Guides

Seven Must-See Arts and Culture Events in Boston This Winter

Where to go and what to see for your winter design fix.


Life magazine cover image, November 23, 1936, taken by Margaret Bourke-White. / Photo courtesy of the Life Picture Collection and Museum of Fine Arts, Boston

SoWa Winter Festival

Count on the annual SoWa Winter Festival to feature beautiful artwork, clothes, and jewelry from 100 of the region’s best makers. Kicking off at the SoWa Power Station, there’ll be plenty of food and drink on hand to help keep you satiated as you peruse the creative wares.

11/25–27, 11/30–12/4, 12/7–11, 530 Harrison Ave., Boston, 857-378-4449, sowaboston.com.

Life Magazine and the Power of Photography

This exhibition of Life magazine’s picture and paper archives at the MFA contains more than 180 objects, including vintage photographs, internal memos, and layout experiments. Visitors get a closer look into the creation and impact of Life’s images and how the magazine shaped narratives and conversations about war, race, technology, national identity, and more in the 20th-century U.S. The exhibit gives attention to Life’s women staff members and three immersive contemporary “moments” by artists today.

10/9–1/16, 465 Huntington Ave., Boston, 617-267-9300, mfa.org.

Dare to Know: Prints and Drawings in the Age of Enlightenment

Harvard Art Museums’ Dare to Know invites visitors to embrace the Enlightenment era’s spirit of inquiry and see how the graphic arts inspired, shaped, and gave immediacy to new ideas during this time. In this exhibit, Harvard has brought together 150 prints, drawings, books, and other related collections from the U.S. and abroad to offer insight into the achievements and failures of this complicated era.

9/16–1/15, 32 Quincy St., Cambridge, 617-495-9400, harvardartmuseums.org.

Weekend Concert Series: Claremont Trio

Dating back to 1927, the Isabella Stewart Gardner Museum’s Sunday-afternoon concert series is the longest-running music program in America. This winter, the Claremont Trio will perform an all-19th-century program that includes Johannes Brahms’s Piano Trio No. 1 in B Major and the works of two female composers, Emilie Mayer and Cécile Chaminade.

2/5, 25 Evans Way, Boston, 617-566-1401, gardnermuseum.org.

Power and Perspective: Early Photography in China

Featuring 130 photographs along with paintings, decorative arts, and prints from the Peabody Essex Museum’s collections, Power and Perspective provides an account of the exchanges between photographers, artists, patrons, and subjects in 19th-century China. The camera and photography’s development changed the way China engaged with the world and became a medium for social change, war, trade, and travel.

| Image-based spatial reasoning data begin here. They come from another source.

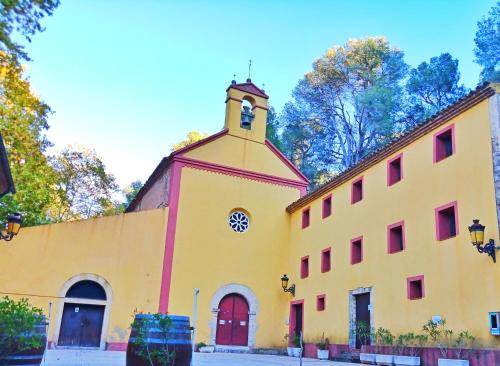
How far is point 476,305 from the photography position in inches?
387

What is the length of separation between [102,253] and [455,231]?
12.2 m

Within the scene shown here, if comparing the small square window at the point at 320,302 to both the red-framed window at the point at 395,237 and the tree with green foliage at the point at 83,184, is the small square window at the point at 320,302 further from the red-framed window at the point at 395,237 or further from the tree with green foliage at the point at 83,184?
the tree with green foliage at the point at 83,184

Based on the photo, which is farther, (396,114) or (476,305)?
(396,114)

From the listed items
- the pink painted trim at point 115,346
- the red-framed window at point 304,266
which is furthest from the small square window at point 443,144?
the pink painted trim at point 115,346

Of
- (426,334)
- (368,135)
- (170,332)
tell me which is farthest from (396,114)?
(170,332)

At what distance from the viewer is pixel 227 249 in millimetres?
19422

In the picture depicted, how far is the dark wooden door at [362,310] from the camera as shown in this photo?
45.6 feet

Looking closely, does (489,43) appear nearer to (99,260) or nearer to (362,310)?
(362,310)

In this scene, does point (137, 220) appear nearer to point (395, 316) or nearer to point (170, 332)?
Result: point (395, 316)

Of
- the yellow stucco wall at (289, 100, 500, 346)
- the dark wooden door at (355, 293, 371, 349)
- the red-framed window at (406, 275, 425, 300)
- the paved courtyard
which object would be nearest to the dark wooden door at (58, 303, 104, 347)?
the paved courtyard

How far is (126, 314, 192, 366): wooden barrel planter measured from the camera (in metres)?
5.77

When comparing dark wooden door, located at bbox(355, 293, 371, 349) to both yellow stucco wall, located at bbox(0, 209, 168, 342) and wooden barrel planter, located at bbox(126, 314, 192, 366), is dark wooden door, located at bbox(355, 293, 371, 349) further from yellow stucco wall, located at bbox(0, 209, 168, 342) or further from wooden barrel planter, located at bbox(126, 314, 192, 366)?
wooden barrel planter, located at bbox(126, 314, 192, 366)

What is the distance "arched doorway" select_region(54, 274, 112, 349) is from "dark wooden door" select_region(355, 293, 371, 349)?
8892 mm

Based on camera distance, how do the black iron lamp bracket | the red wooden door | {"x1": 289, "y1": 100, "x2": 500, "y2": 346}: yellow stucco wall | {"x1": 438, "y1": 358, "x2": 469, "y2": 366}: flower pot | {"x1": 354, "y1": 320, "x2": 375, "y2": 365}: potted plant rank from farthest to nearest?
the red wooden door < {"x1": 354, "y1": 320, "x2": 375, "y2": 365}: potted plant < {"x1": 289, "y1": 100, "x2": 500, "y2": 346}: yellow stucco wall < the black iron lamp bracket < {"x1": 438, "y1": 358, "x2": 469, "y2": 366}: flower pot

9/24–4/2, 161 Essex St., Salem, 978-745-9500, pem.org.

BU Invitation, Day One 2018, 90 x 60 inches, by Pelle Cass. / Photo courtesy of Pelle Cass and the deCordova Sculpture Park and Museum

New Formations

This exhibit at the deCordova Sculpture Park and Museum explores kinship, alliance, and competition through art in the visual, physical form. Featuring human bodies in athletic performance and expressions of dance and procession, it shows how disparities across race, age, and gender affect our bodies’ movement through the world and captures the appeal of relating our bodies to sculptural form.

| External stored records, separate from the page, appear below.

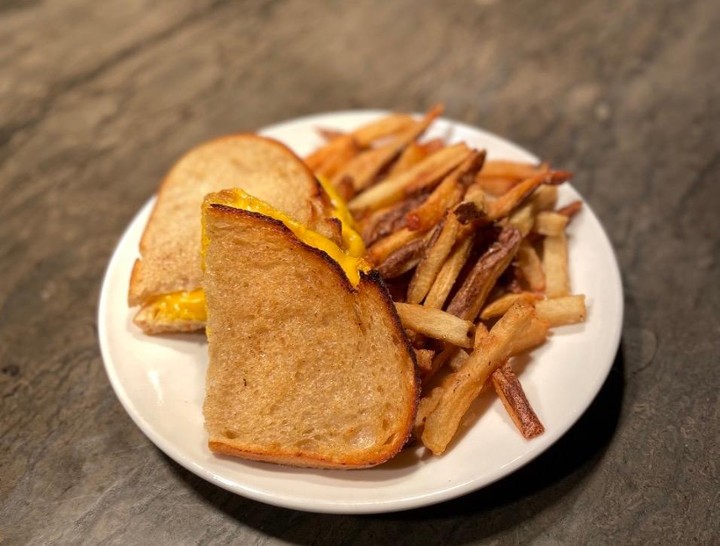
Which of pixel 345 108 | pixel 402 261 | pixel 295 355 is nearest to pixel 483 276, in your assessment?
pixel 402 261

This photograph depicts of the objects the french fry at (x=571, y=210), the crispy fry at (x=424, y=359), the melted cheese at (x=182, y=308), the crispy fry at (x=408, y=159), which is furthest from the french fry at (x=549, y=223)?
the melted cheese at (x=182, y=308)

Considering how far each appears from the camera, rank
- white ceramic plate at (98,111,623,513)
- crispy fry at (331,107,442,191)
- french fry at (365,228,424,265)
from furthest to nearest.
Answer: crispy fry at (331,107,442,191) → french fry at (365,228,424,265) → white ceramic plate at (98,111,623,513)

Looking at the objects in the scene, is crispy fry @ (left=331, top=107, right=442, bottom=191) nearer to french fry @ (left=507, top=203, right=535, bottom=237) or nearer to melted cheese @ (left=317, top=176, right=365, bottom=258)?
melted cheese @ (left=317, top=176, right=365, bottom=258)

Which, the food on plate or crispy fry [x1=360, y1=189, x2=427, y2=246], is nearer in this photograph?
the food on plate

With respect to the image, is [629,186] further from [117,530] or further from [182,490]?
[117,530]

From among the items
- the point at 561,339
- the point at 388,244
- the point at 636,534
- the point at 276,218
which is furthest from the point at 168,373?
the point at 636,534

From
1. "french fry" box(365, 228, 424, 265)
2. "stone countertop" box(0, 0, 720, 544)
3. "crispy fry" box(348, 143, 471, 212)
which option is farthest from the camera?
"crispy fry" box(348, 143, 471, 212)

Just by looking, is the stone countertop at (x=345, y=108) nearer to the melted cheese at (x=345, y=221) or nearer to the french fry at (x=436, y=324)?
the french fry at (x=436, y=324)

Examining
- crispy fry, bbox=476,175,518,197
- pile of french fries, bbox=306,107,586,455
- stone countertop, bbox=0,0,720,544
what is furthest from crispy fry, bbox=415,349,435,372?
crispy fry, bbox=476,175,518,197
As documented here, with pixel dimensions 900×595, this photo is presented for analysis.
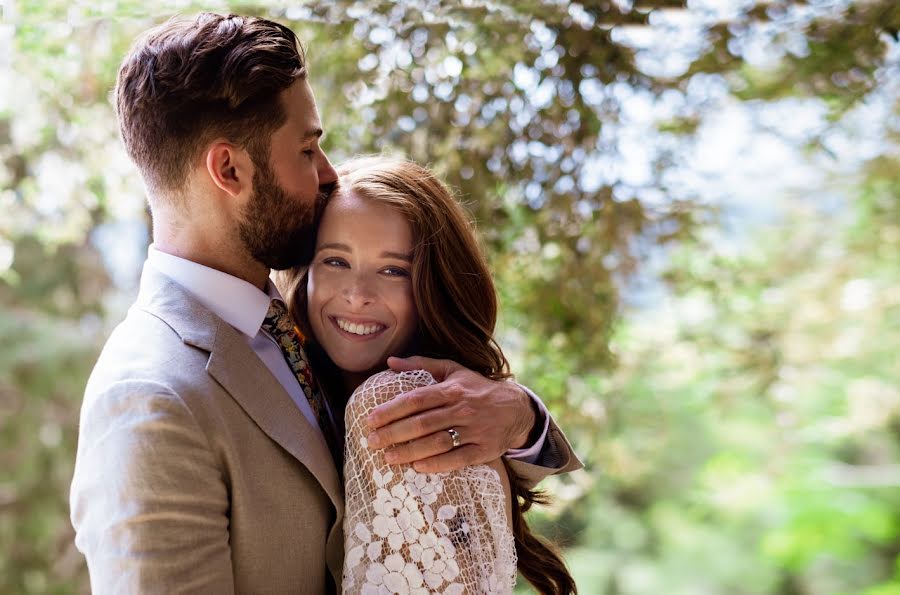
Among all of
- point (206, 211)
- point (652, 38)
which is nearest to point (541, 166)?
point (652, 38)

10/7–3/23, 51 Sandy Pond Rd., Lincoln, 781-259-3647, thetrustees.org.

Muchos Méxicos: Crossroads of the Americas Exhibition

Featuring Mexican objects, this bilingual exhibit explores Mexico’s history as a site of innovation, creativity, and cultural diversity. It focuses on Mexico as a multicultural and geographic crossroads and how the exchange of resources and ideas among Indigenous peoples forged a vibrant and respected nation.

12/16, 11 Divinity Ave., Cambridge, 617-496-1027, peabody.harvard.edu.